■ Exercices à faire
#1 Recopiez le passage du texte sur le groupe qui commence par « 2. A l’autre » et va jusqu'à « entre ses membres. ».
#2 Dans le texte sur le groupe, relevez toutes les choses dont le groupe est présenté comme « le lieu ».
#3 Traduisez en anglais cette phrase du texte sur le groupe : « Si cette situation perdure trop le groupe implose par conflit généralisé entre ses membres. »

■ Texte à analyser
⁂

Le groupe est le porteur des projets de l’organisation qui va s’instaurer autour d’une illusion, croyance et idéalisation fournies par les précédentes instances et qui va se matérialiser dans l’élaboration et la mis en œuvre d’un projet commun fournis ou proposés par les groupes. Le groupe va être le lieu d’une autonomie propre nécessaire ou bien il n’existe pas :

  1. Il va être le lieu de la réalisation de chacun.
  2. Il va être le lieu du contre pouvoir par des luttes implicites (jeux) et explicites (conflits).

Le groupe va se sentir investi d’une mission qui le structure et le défini en propre, sans groupe l’organisation ne peut pas exister. Aussi, le groupe va être le lieu privilégié des conduites pathologiques (individus et chefs). Enfin la caractéristique importante est que le groupe sera le lieu privilégié de l’expression de l’inconscient, le lieu de la reconnaissance du désir et du désir de reconnaissance. En conséquence, un groupe va être écartelé et fluctuer entre ces deux pôles extrêmes :

  1. A un extrême – désir de reconnaissance seul : le groupe sera massifié c'est-à-dire c’est la notion de groupe qui surplombe totalement l’individu, les symptômes d’une intolérance à cette situation va se traduire par des conduites pathologiques comme les conduites émotionnelles, perturbées, délations, violence, méfiance, la paranoïa va s’y installer avec émergence de discours passionnels. Si cette position s’installe trop (si les aspirations des individus y sont trop déniées et forcloses alors c’est l’explosion assurée).
  2. A l’autre extrême – reconnaissance du désir seule : le groupe est différencié c'est-à-dire surplombé par les individus (à la limite le groupe n’existe pas ou est un prétexte) alors c’est la lutte de tous contre tous qui s’instaure dans le but d’en prendre le contrôle voir de d’en fonder un ; en un mot de venir le chef, on voit ressurgir le héros et l’instance mythique avec l’exacerbation des conduites perverses et manipulatrices de l’instance organisationnelle. Si cette situation perdure trop le groupe implose par conflit généralisé entre ses membres.

⁂

■ Données enregistrées
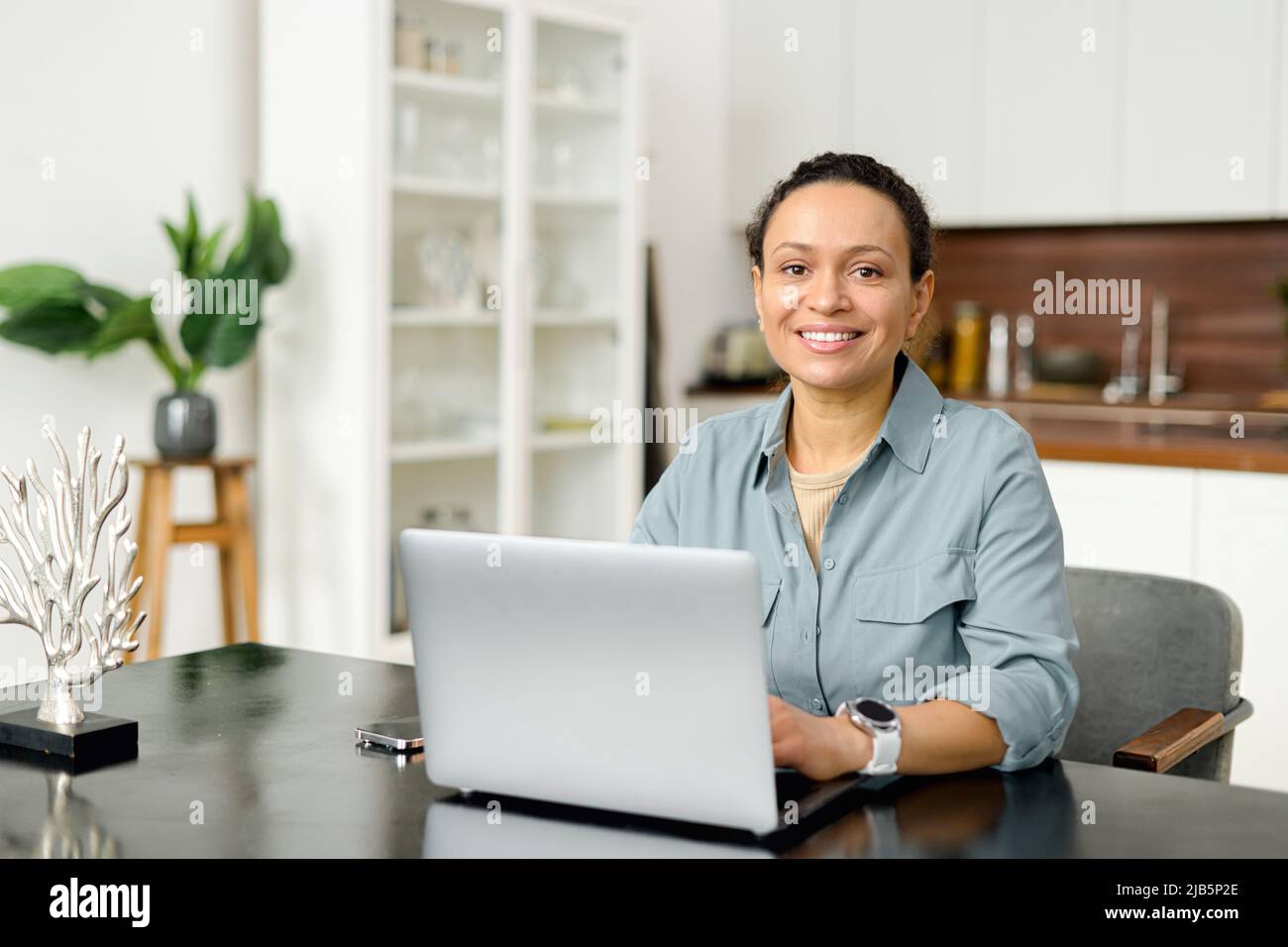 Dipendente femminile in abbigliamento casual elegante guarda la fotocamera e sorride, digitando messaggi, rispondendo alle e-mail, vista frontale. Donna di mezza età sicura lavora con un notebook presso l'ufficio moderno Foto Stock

⁂

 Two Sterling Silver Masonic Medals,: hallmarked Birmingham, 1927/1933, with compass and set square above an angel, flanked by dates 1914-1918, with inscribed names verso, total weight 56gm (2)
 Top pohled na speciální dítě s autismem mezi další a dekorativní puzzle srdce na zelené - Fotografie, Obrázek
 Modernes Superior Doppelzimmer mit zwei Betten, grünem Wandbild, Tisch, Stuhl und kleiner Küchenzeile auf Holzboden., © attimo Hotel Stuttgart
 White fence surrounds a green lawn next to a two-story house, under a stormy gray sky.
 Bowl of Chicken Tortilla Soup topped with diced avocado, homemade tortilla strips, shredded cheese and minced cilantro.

⁂

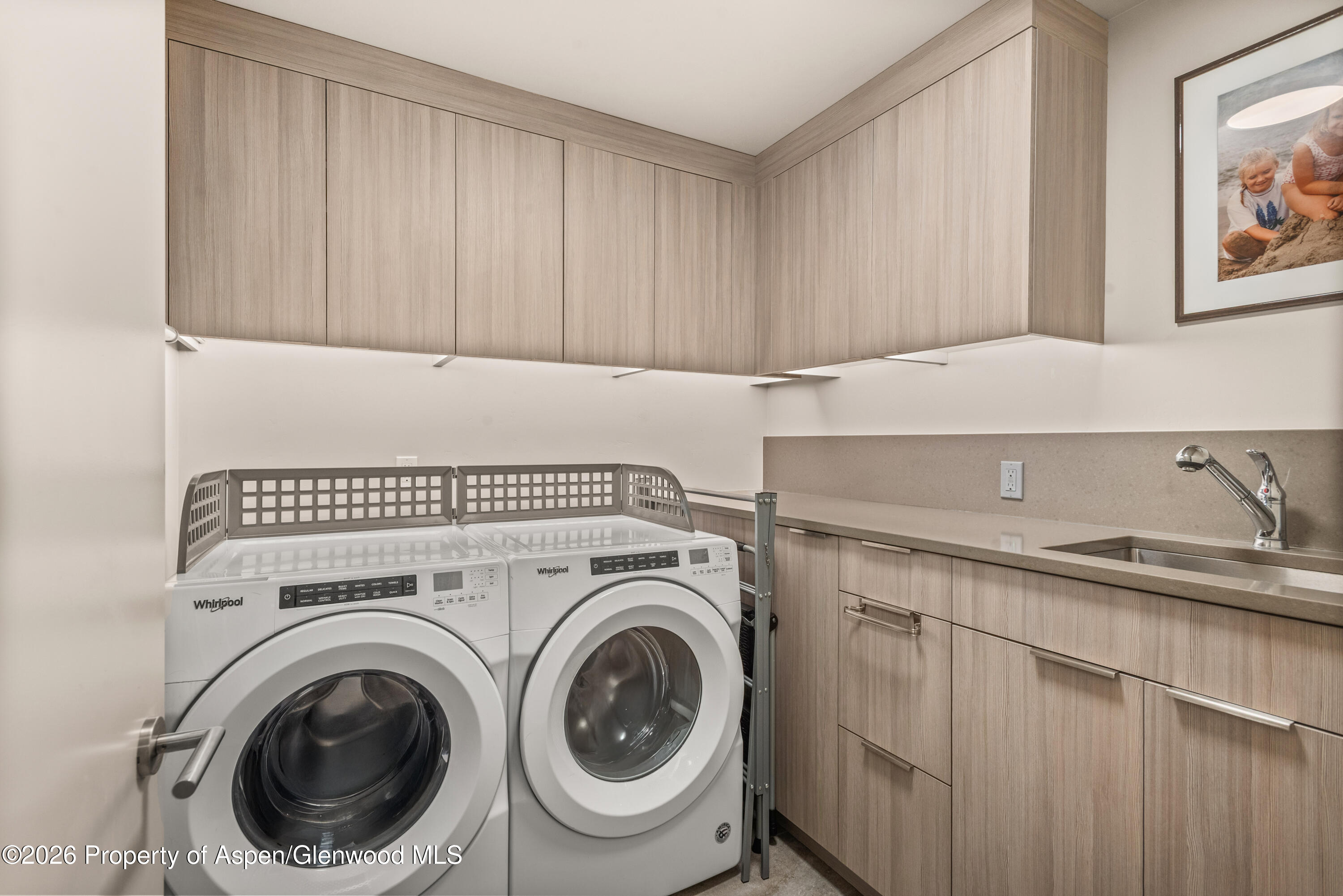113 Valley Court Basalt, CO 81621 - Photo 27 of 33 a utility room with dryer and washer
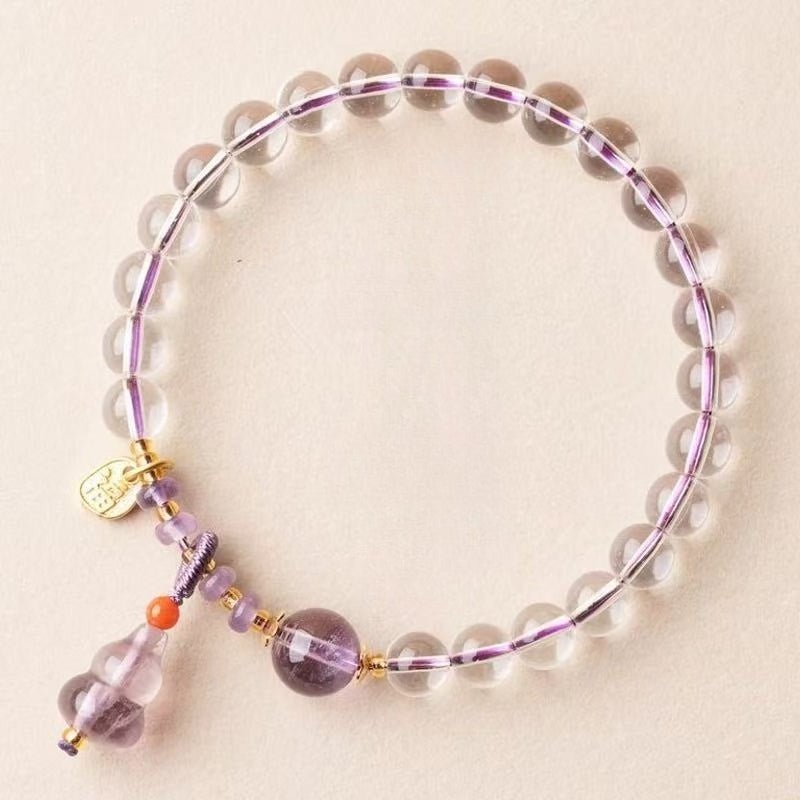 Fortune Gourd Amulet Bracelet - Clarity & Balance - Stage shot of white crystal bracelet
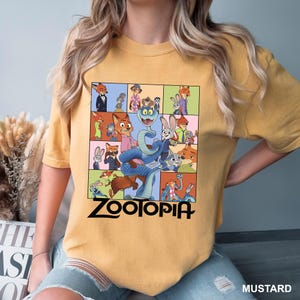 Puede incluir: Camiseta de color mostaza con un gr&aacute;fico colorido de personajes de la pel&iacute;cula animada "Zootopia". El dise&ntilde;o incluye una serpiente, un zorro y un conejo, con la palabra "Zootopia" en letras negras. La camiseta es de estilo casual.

⁂

■ Corrigé des exercices
#1
2. A l’autre extrême – reconnaissance du désir seule : le groupe est différencié c'est-à-dire surplombé par les individus (à la limite le groupe n’existe pas ou est un prétexte) alors c’est la lutte de tous contre tous qui s’instaure dans le but d’en prendre le contrôle voir de d’en fonder un ; en un mot de venir le chef, on voit ressurgir le héros et l’instance mythique avec l’exacerbation des conduites perverses et manipulatrices de l’instance organisationnelle. Si cette situation perdure trop le groupe implose par conflit généralisé entre ses membres.

#2
- une autonomie propre nécessaire
- la réalisation de chacun
- le contre pouvoir
- les conduites pathologiques (individus et chefs)
- l'expression de l'inconscient
- la reconnaissance du désir et le désir de reconnaissance

#3 If this situation lasts too long, the group implodes through widespread conflict among its members.